Content starts

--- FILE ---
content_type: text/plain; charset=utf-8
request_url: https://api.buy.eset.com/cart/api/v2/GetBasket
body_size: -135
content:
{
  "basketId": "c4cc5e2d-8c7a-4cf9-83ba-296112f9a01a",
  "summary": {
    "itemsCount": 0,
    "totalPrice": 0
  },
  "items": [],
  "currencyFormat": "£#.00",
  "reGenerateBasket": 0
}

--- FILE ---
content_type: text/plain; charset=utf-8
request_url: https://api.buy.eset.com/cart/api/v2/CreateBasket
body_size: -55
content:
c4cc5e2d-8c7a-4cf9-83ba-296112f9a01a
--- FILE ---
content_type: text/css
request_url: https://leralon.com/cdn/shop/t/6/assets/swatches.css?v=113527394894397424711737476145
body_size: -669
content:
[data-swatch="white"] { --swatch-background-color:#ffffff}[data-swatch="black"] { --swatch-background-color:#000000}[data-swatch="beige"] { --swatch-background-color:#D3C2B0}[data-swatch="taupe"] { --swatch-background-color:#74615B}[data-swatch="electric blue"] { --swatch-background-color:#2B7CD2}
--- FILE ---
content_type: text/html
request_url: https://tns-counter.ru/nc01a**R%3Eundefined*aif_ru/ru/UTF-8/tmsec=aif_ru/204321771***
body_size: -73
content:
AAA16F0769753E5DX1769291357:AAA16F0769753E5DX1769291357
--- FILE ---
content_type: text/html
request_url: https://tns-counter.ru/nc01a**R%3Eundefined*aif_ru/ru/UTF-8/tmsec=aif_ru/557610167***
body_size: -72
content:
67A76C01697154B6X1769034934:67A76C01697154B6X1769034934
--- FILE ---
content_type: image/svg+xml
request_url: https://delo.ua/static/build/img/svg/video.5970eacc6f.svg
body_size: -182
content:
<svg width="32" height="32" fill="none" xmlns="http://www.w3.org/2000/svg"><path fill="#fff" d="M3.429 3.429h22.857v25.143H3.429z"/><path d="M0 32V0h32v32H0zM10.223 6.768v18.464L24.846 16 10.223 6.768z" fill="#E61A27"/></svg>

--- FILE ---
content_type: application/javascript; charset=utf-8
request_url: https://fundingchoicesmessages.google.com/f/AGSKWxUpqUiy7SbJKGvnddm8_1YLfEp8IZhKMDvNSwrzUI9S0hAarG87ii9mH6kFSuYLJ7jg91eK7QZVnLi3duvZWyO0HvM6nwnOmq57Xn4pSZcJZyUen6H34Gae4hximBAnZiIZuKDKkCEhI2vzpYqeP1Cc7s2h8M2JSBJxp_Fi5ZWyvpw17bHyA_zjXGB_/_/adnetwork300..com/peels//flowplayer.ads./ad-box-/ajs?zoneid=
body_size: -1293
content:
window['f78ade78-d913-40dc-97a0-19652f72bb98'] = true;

Content ends

### HOW TO COMPLETE THIS TASK
Go through the data, and copy each line in which the word "cart" appears.

### EXERCISE RESULT
request_url: https://api.buy.eset.com/cart/api/v2/GetBasket
request_url: https://api.buy.eset.com/cart/api/v2/CreateBasket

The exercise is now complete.